A primeira apresentação acontece nesta sexta-feira (27), em Atlanta, cidade na Geórgia, nos Estados Unidos. Até o momento, o itinerário engloba apenas a América do Norte e Europa, com as datas acabando junho. Water from Your Eyes, Tiberius b e Snuggle ficarão responsáveis pela abertura.
Um story publicado pela sua empresária Leah Hodgkiss indica que Hayley tocará o disco “Ego Death At A Bachelorette Party” na íntegra durante a excursão. A imagem de novembro de 2025 dizia que a cantora “performaria o álbum completo”.

Sabe-se que Hayley está ansiosa para tocar “Parachute”. “Mal posso esperar, sinto que essa música vai impactar ainda mais ao vivo e não vejo a hora de entrar nesse vórtex do momento em que a música se torna mais alta do que o pensamento”, disse no podcast Tape Notes.

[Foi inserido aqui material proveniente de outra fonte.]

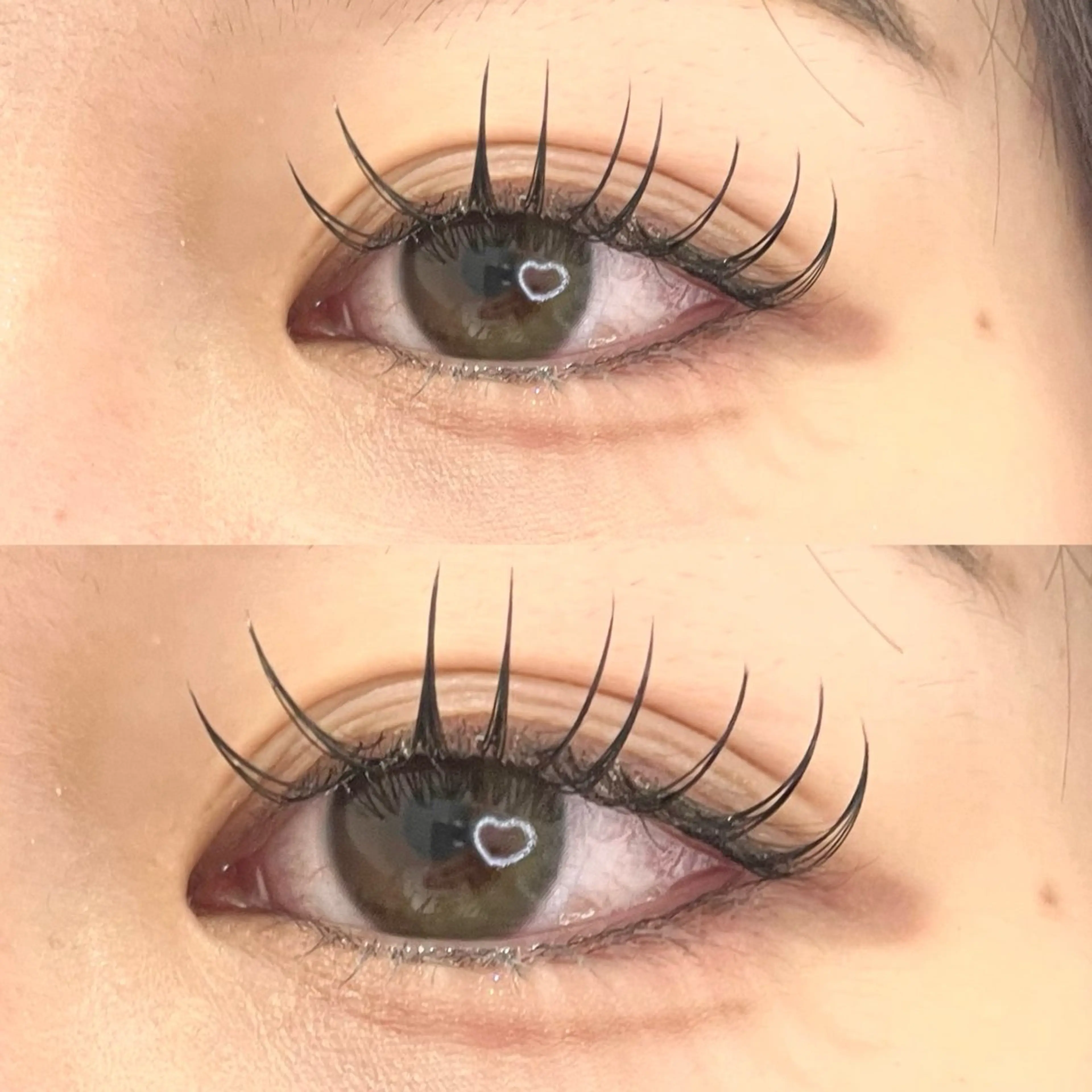 マツエク・マツパ マツエク Le Riad 今井田/栄駅徒歩1分のマツエク・マツパデザイン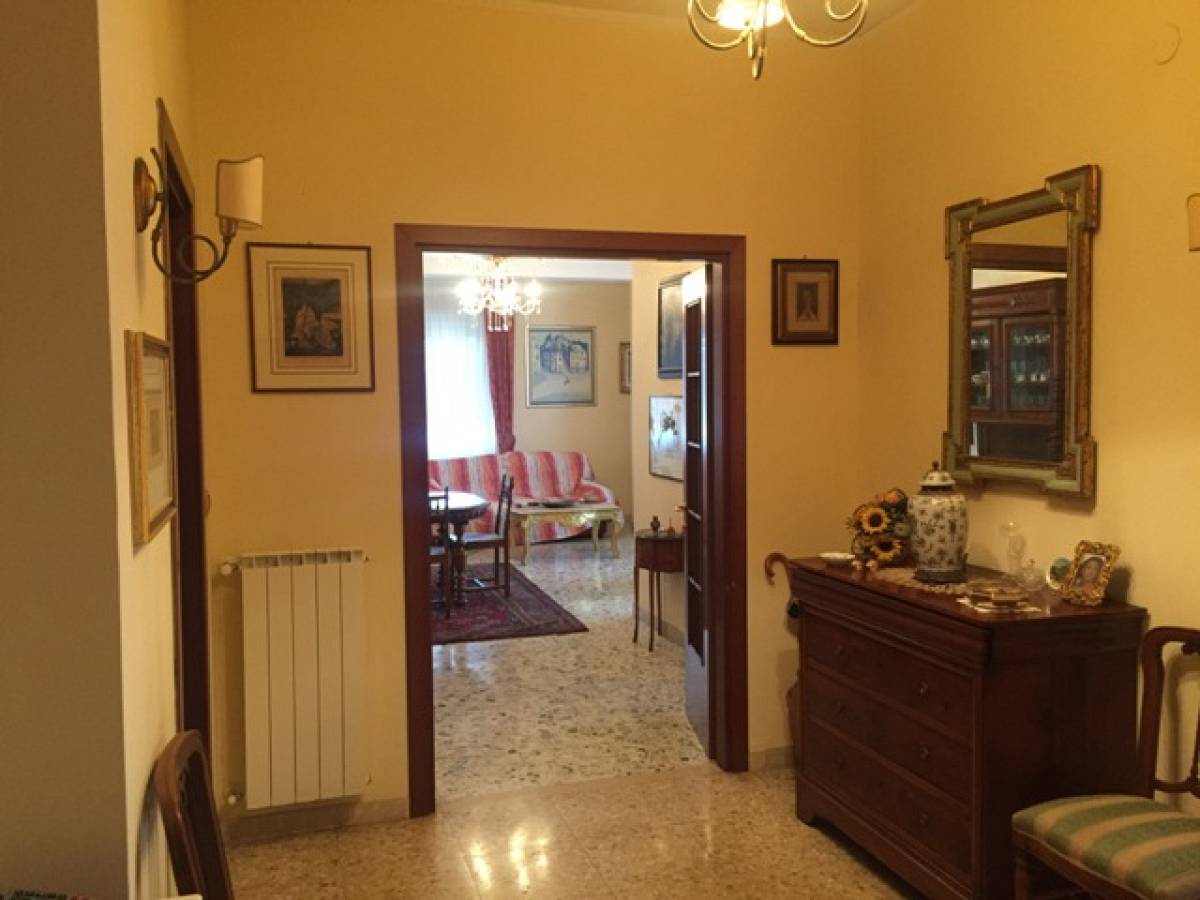 Appartamento in vendita in Via Baroncini,16 zona Mad. Angeli-Misericordia a Chieti - 4350370 foto 8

Durante entrevista à Dork, Williams também explicou por que resolveu sair na estrada e como a música ao vivo simboliza “algo espiritual” em sua visão: “A música ao vivo é algo espiritual para mim. Ir a qualquer tipo de show agora dá uma sensação de força na união. É devastador perceber o quão pequenos somos diante da realidade de tudo isso, mas há um conforto profundo na alma ao saber que ainda existem espaços onde podemos nos reunir e superar juntos esse sentimento de desesperança e impotência. Precisamos de espaços que sejam mais do que apenas sobreviver. Talvez essa seja a chave para prosperar neste momento tão difícil e pesado que estamos vivendo juntos”, declarou.
Por enquanto, a artista ainda não contou quem será a sua banda de apoio. Ao podcast One Life One Chance, gravado no fim do ano passado, quando perguntada se tocaria com “uma banda inteiramente nova”, a cantora fez uma pausa e apenas respondeu: “talvez”.
Por fim, explicou a energia que gostaria de passar com as performances: “Quando eu penso nesse show, que ainda não planejamos completamente… Eu tenho uma ideia de setlist e acho que sei com quem vou trabalhar para alguns elementos de produção aqui e ali. Mas, quando penso de verdade, o que imagino é as pessoas vindo apenas para vivenciar um grupo de músicos tocando juntos e aproveitando isso. Eu não quero pensar nisso como uma performance. Quero encarar da mesma forma que quando você vai ver uma banda de jazz e observa as energias se entrelaçando. Fico um pouco nervosa com isso, porque não é nada parecido com o que eu descreveria como um show do Paramore. Claro, é um grupo de músicos tocando juntos, mas lá é muito voltado para o entretenimento. E acho que agora estou pronta para me reconectar comigo mesma como musicista.”